El cerebro de la persona con Síndrome de Asperger funciona de manera diferente a la habitual, especialmente en la comunicación e interacción social y en la adaptación flexible a las demandas diarias.

También tiene dificultades en la comunicación social y en la flexibilidad de pensamiento y comportamiento. Sin embargo, tiene un lenguaje fluido y una capacidad intelectual incluso superior a la media de la población.

¿Cómo piensa y se comporta una persona con Síndrome de Asperger?

Su forma de pensar es rígida y concreta, lo que le ayuda en actividades que requieren atención a detalles y repetición de patrones, pero tiene dificultades en tareas que requieren flexibilidad o búsqueda de alternativas para la resolución de problemas.

Es fiel a las rutinas que, en ocasiones, sigue de manera rígida y repetitiva.
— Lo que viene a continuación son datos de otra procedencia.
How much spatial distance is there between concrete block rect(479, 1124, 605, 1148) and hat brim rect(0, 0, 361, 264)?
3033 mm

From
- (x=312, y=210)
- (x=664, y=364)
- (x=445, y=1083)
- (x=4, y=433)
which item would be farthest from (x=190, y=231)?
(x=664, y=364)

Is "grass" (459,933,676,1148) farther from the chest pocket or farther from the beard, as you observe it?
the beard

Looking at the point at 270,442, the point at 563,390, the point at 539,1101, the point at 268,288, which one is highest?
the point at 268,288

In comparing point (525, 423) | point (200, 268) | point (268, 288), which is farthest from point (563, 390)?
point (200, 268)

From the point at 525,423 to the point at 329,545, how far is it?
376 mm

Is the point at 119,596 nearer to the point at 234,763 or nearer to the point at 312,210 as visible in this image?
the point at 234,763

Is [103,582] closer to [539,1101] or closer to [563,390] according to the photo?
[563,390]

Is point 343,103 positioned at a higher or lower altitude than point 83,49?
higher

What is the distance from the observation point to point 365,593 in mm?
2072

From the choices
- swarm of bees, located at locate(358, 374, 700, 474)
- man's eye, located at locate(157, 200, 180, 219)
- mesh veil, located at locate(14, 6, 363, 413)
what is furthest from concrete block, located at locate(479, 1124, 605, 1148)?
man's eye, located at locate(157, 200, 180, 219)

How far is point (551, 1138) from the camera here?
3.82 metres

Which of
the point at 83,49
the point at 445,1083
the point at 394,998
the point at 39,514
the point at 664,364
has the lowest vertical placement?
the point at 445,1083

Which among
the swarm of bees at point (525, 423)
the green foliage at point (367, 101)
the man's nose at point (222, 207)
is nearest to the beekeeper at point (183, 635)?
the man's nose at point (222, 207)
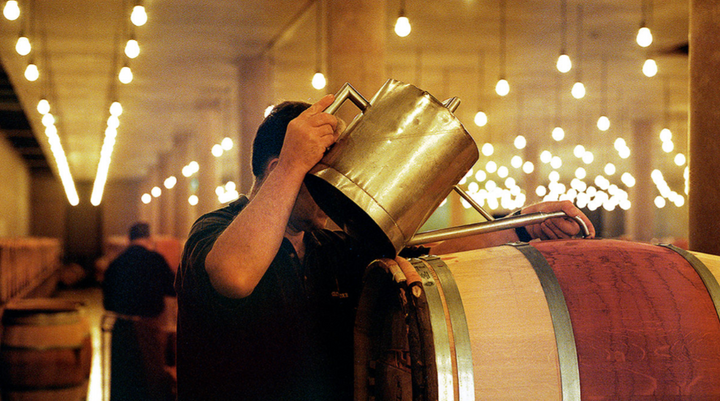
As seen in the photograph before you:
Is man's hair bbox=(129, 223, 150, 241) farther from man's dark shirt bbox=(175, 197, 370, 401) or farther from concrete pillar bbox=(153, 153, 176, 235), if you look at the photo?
concrete pillar bbox=(153, 153, 176, 235)

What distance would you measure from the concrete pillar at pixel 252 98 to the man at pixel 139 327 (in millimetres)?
5771

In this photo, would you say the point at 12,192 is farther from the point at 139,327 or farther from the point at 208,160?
the point at 139,327

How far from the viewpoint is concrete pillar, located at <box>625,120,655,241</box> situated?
1692 cm

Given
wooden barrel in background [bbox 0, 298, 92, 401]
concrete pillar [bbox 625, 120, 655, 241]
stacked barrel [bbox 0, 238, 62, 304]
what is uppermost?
concrete pillar [bbox 625, 120, 655, 241]

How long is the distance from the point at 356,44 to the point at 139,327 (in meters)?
3.21

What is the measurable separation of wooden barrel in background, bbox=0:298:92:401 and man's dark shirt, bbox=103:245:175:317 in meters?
0.39

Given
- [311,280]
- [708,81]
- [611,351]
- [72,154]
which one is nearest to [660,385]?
[611,351]

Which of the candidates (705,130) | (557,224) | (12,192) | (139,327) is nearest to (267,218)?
(557,224)

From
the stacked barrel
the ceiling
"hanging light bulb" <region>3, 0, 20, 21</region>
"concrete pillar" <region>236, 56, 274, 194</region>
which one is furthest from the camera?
"concrete pillar" <region>236, 56, 274, 194</region>

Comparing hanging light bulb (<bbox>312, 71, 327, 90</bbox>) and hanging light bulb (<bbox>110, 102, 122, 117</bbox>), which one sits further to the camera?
hanging light bulb (<bbox>110, 102, 122, 117</bbox>)

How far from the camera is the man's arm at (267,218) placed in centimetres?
145

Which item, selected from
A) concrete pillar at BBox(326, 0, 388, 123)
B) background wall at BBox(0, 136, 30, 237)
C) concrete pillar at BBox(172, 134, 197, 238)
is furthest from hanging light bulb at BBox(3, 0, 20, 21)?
background wall at BBox(0, 136, 30, 237)

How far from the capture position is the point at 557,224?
6.65 feet

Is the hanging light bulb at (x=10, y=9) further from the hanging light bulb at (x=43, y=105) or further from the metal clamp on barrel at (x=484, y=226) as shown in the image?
the metal clamp on barrel at (x=484, y=226)
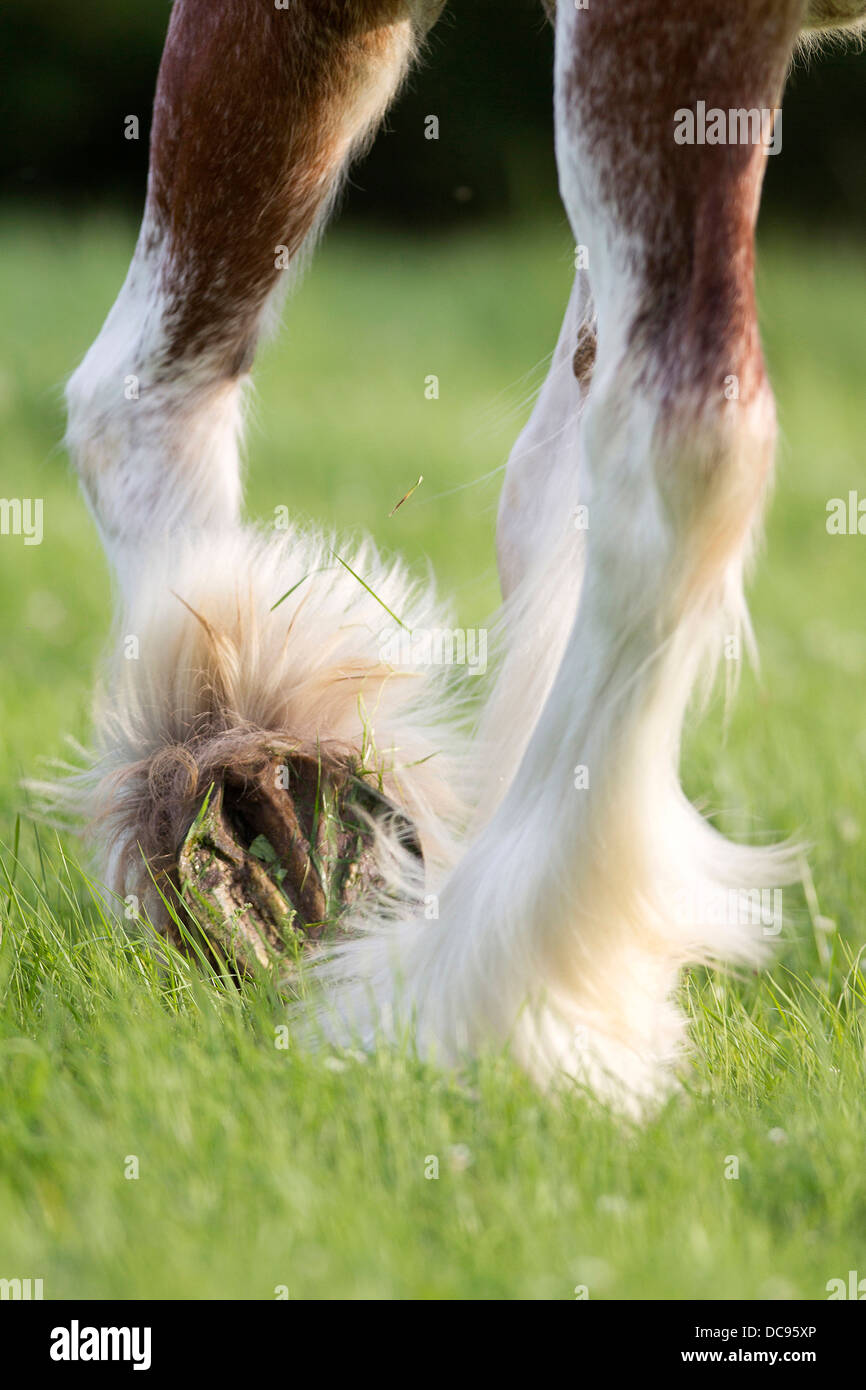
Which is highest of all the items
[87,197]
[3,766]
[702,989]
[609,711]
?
[87,197]

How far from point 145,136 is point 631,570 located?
10.9 m

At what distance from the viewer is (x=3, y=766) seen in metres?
3.12

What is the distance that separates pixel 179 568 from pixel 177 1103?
2.90 feet

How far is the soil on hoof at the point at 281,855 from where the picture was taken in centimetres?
214

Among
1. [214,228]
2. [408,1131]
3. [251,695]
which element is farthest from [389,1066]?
[214,228]

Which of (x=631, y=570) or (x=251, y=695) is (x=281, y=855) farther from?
(x=631, y=570)

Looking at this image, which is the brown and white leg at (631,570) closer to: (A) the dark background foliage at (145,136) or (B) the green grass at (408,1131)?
(B) the green grass at (408,1131)

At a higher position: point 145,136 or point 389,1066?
point 145,136

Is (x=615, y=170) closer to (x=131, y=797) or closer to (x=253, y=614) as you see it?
(x=253, y=614)

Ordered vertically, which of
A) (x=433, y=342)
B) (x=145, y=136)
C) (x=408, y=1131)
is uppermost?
(x=145, y=136)

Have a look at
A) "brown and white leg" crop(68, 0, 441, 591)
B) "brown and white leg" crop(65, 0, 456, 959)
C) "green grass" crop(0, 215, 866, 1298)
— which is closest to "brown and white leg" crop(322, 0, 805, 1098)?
"green grass" crop(0, 215, 866, 1298)

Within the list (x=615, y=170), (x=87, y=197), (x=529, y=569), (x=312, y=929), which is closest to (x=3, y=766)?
(x=312, y=929)

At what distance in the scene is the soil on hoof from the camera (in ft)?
7.03

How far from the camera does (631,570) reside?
1.74 meters
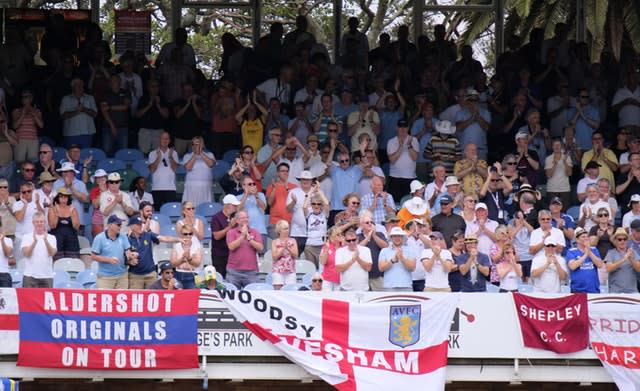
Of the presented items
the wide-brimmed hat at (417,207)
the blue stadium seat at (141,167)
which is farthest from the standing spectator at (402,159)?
the blue stadium seat at (141,167)

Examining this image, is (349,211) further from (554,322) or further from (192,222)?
(554,322)

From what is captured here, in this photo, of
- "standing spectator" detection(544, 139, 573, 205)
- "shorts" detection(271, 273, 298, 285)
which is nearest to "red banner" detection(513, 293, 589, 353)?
"shorts" detection(271, 273, 298, 285)

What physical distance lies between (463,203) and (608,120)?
5328 mm

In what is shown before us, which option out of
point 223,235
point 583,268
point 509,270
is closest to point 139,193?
point 223,235

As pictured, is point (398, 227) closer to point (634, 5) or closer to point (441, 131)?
point (441, 131)

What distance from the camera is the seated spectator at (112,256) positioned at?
54.5ft

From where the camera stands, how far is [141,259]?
1680cm

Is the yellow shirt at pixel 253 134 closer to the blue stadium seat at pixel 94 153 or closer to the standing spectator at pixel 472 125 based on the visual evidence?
the blue stadium seat at pixel 94 153

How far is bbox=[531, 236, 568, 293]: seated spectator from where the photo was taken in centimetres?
1709

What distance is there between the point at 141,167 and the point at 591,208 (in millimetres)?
6747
Las rutinas le proporcionan seguridad y pautas concretas de actuación pero limitan su comportamiento dificultando la adaptación a cambios, situaciones novedosas o poco previsibles.

Tiene intereses muy concretos y específicos sobre los que acumula mucha información y dedica mucho tiempo, convirtiéndose, en ocasiones, en fuente principal de conversación y dedicación. Puede ser extremadamente sensible a algunos estímulos del ambiente, resultándole molestos o dolorosos (ruidos, luces, olores, sabores, etc.).

¿Cómo podés ayudar a una persona con Síndrome de Asperger?

  • Reflexiona sobre los desafíos sociales que afrontas todos los días e intenta ponerte en el lugar de una persona que genuinamente no los comprende ni sabe cómo afrontarlos.
  • Trata de empatizar con su experiencia y procura comprenderla, aunque a veces sea muy distinta a lo “convencional”.
  • Interesate por conocer bien a la persona, sus gustos e intereses, sus puntos fuertes y débiles, y las cosas que son importantes para ella.
  • Será necesario que hagas explícitos algunos conceptos que para la mayor parte de las personas son obvios, especialmente relativas a las relaciones sociales.
  • Utiliza un lenguaje directo y concreto, sin ambigüedades o dobles sentidos. Esto hará que la comunicación sea más sencilla y satisfactoria para la persona.
  • Comprende que sus comportamientos no son caprichosos o intencionados. Reflejan una manera distinta de comprender y desenvolverse en el mundo.
  • Comprende la importancia de sus rutinas y “rigideces”. Son elementos importantes que le proporcionan seguridad. Podés ayudar a flexibilizarlas sin imponer tu manera de ver las cosas.
  • Preguntale cuál es la mejor manera de apoyarlo/a. Él o ella te sabrá explicar cuáles son sus puntos fuertes y débiles y cómo prefiere que lo/a ayudes.